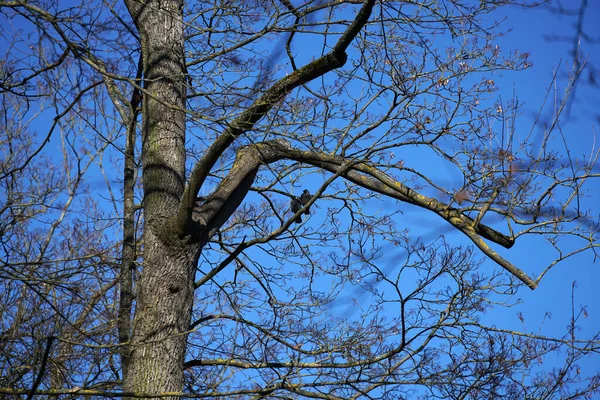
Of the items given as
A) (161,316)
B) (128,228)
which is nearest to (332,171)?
(161,316)

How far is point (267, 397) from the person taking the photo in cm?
520

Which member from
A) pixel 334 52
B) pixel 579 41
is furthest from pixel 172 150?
pixel 579 41

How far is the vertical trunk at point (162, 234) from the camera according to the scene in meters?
4.80

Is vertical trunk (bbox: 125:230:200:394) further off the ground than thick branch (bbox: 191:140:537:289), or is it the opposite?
thick branch (bbox: 191:140:537:289)

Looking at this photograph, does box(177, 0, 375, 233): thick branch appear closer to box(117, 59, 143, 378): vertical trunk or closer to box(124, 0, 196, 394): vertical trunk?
box(124, 0, 196, 394): vertical trunk

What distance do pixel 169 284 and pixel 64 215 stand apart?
324 centimetres

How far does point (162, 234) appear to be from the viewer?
5.11m

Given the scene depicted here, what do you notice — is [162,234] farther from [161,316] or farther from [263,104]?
[263,104]

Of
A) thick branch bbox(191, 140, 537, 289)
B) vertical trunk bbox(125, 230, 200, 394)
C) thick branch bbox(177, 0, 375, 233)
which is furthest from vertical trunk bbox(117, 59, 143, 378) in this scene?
thick branch bbox(177, 0, 375, 233)

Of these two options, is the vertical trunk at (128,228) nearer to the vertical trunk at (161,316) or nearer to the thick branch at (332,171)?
the vertical trunk at (161,316)

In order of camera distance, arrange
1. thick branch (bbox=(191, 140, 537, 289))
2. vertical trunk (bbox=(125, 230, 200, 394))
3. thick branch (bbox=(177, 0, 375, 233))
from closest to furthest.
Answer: thick branch (bbox=(177, 0, 375, 233)) < vertical trunk (bbox=(125, 230, 200, 394)) < thick branch (bbox=(191, 140, 537, 289))

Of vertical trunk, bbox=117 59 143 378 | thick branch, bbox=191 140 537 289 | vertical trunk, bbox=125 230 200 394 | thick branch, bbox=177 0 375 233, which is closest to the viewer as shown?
thick branch, bbox=177 0 375 233

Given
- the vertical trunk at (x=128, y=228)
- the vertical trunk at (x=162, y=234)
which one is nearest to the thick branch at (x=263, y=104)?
the vertical trunk at (x=162, y=234)

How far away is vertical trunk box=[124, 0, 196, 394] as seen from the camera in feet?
15.8
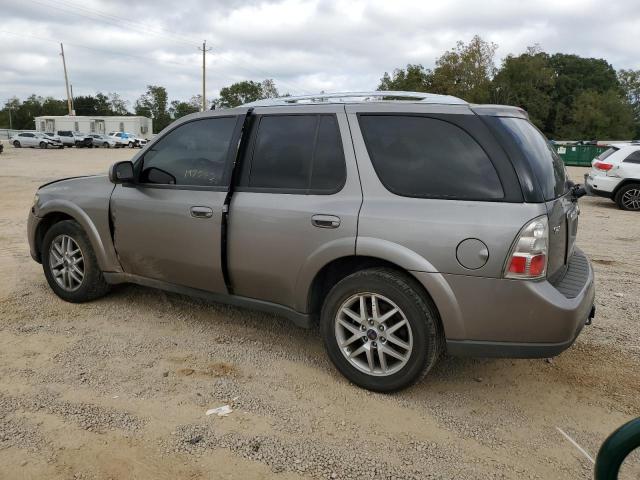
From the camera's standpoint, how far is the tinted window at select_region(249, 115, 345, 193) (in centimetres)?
341

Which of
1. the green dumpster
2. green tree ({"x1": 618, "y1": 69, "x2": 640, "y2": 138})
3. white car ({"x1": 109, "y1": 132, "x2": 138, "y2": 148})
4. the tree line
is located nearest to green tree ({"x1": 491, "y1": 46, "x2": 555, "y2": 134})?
the tree line

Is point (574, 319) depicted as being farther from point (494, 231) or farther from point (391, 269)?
point (391, 269)

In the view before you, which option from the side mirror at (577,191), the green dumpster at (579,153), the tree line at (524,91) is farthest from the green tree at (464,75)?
the side mirror at (577,191)

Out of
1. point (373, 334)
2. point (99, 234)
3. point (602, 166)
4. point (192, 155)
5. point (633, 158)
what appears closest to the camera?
point (373, 334)

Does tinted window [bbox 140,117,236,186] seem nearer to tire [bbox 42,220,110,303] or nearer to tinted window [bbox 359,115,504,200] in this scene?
tire [bbox 42,220,110,303]

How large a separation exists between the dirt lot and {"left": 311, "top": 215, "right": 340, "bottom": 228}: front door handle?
3.37 ft

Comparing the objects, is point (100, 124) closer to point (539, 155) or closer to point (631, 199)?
point (631, 199)

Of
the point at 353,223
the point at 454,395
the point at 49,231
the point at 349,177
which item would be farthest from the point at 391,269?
the point at 49,231

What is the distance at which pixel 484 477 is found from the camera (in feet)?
8.33

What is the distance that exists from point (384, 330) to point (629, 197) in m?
11.0

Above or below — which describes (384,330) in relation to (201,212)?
below

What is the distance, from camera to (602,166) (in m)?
12.3

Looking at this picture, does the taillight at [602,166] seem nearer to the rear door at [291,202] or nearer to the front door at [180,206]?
the rear door at [291,202]

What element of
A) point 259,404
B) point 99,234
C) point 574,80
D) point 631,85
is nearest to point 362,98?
point 259,404
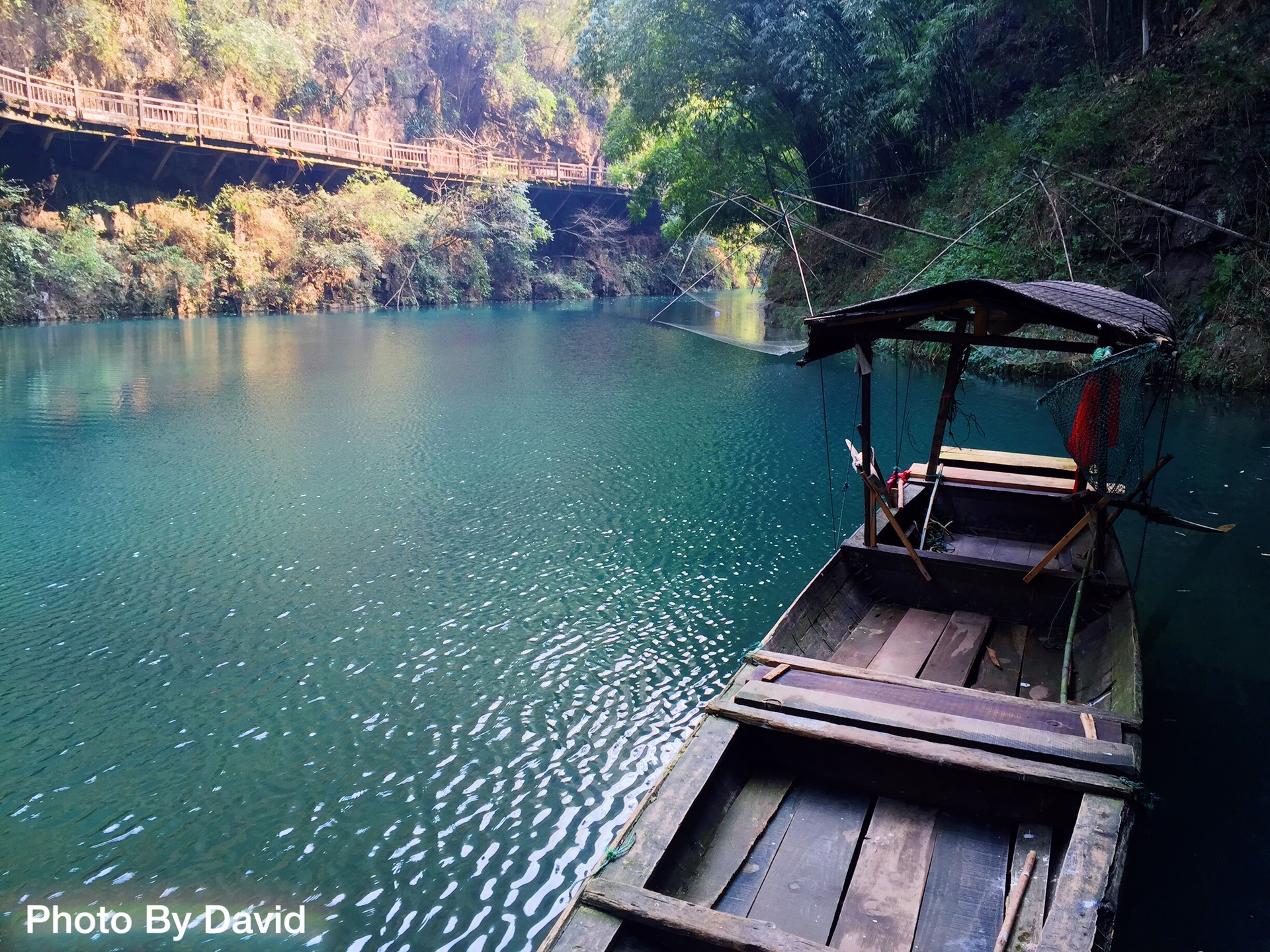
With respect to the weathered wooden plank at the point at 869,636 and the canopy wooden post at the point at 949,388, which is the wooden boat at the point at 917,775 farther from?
the canopy wooden post at the point at 949,388

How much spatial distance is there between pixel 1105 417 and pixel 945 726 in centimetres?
242

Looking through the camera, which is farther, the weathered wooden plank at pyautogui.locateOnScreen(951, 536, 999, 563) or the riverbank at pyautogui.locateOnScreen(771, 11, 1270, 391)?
the riverbank at pyautogui.locateOnScreen(771, 11, 1270, 391)

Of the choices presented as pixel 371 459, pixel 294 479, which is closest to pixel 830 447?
pixel 371 459

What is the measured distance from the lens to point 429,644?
570cm

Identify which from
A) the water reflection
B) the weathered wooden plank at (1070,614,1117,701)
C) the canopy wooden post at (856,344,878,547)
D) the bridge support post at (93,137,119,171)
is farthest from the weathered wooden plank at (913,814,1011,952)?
the bridge support post at (93,137,119,171)

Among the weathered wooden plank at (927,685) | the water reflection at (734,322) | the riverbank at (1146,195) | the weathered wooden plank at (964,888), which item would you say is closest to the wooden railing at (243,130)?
the water reflection at (734,322)

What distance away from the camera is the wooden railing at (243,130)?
2280 centimetres

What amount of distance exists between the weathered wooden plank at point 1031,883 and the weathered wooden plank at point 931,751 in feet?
0.66

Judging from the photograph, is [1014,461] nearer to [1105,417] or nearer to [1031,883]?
[1105,417]

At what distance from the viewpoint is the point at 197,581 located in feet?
21.8

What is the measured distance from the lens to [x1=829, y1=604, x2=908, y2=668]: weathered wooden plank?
181 inches

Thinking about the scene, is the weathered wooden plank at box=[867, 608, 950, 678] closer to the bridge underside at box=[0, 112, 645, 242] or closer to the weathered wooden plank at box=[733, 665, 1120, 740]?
the weathered wooden plank at box=[733, 665, 1120, 740]

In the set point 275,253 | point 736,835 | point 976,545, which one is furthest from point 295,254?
point 736,835

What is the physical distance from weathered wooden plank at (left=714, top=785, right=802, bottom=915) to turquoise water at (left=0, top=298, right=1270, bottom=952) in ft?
2.97
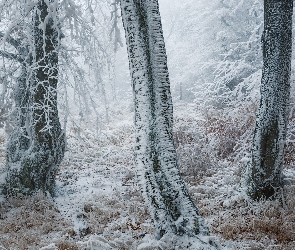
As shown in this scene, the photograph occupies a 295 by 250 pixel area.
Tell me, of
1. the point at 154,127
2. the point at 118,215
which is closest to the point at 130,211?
the point at 118,215

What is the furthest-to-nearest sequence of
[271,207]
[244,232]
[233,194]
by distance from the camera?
[233,194] < [271,207] < [244,232]

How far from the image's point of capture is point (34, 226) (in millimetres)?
5898

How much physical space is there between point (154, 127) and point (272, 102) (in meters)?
2.83

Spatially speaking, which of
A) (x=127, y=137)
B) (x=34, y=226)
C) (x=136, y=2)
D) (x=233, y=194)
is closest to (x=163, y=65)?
(x=136, y=2)

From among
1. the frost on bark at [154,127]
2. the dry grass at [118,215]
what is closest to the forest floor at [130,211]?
the dry grass at [118,215]

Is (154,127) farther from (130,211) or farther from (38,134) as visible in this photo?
(38,134)

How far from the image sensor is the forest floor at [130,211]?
4652 millimetres

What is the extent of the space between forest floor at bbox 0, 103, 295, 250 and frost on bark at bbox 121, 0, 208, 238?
36cm

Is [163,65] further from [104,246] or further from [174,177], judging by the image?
[104,246]

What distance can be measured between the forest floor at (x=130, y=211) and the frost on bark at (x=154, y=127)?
0.36m

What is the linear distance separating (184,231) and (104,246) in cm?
127

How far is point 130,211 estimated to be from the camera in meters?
6.57

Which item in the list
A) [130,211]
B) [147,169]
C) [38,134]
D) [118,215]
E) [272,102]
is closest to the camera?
[147,169]

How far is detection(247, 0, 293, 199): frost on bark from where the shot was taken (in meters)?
5.33
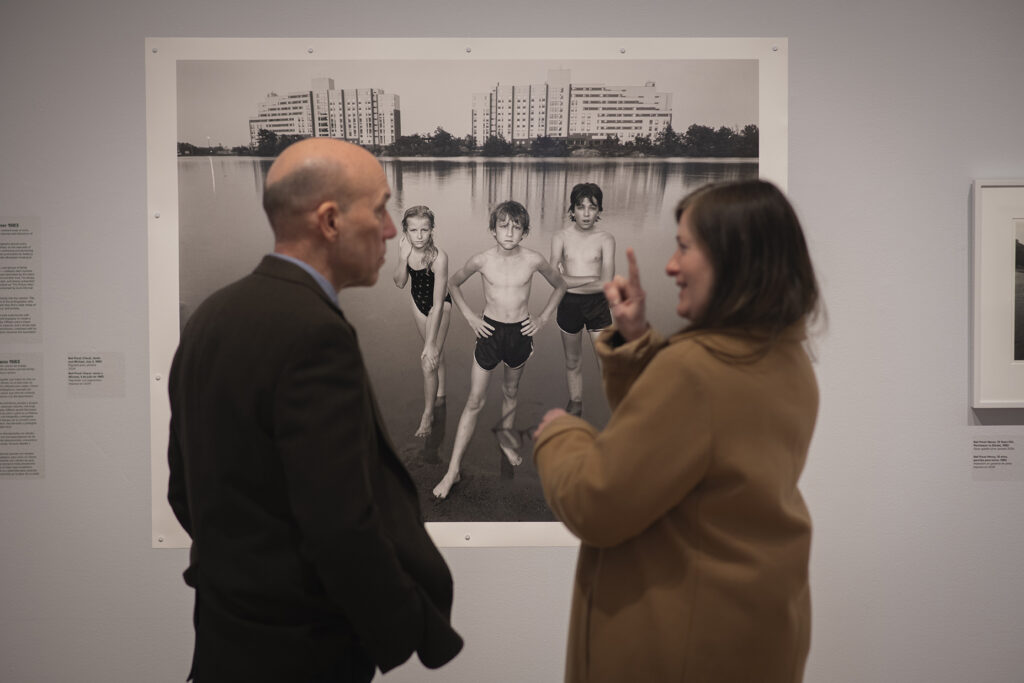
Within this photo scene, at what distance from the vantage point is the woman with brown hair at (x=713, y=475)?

YOUR INSTRUCTIONS
Your task is to set down exactly the lines that run from the line holding "Is (154,127) farther" through the close of the entries, including both ends. Pictures stay out.

ANSWER BELOW
Is (154,127) farther from (130,211) or farther from (38,134) as visible in this photo?
(38,134)

How far from the image sensor is the forest floor at [130,211]?
4652 millimetres

What is the extent of the space between forest floor at bbox 0, 103, 295, 250 and frost on bark at bbox 121, 0, 208, 238?
36cm

Is [163,65] further from [104,246] or further from [174,177], judging by the image?
[104,246]

What distance can be measured between the forest floor at (x=130, y=211) and the frost on bark at (x=154, y=127)?
0.36m

What is the linear distance separating (184,231) and (104,246) in cm?
127

How far is point 130,211 estimated to be from the camera in meters?
6.57

Which item in the list
A) [130,211]
B) [147,169]
C) [38,134]
D) [118,215]
E) [272,102]
is closest to the camera?
[147,169]

How far is detection(247, 0, 293, 199): frost on bark from where the shot was taken (in meters)?
5.33
Within this photo scene, at what distance from the vantage point is the woman with brown hair at (x=713, y=475)?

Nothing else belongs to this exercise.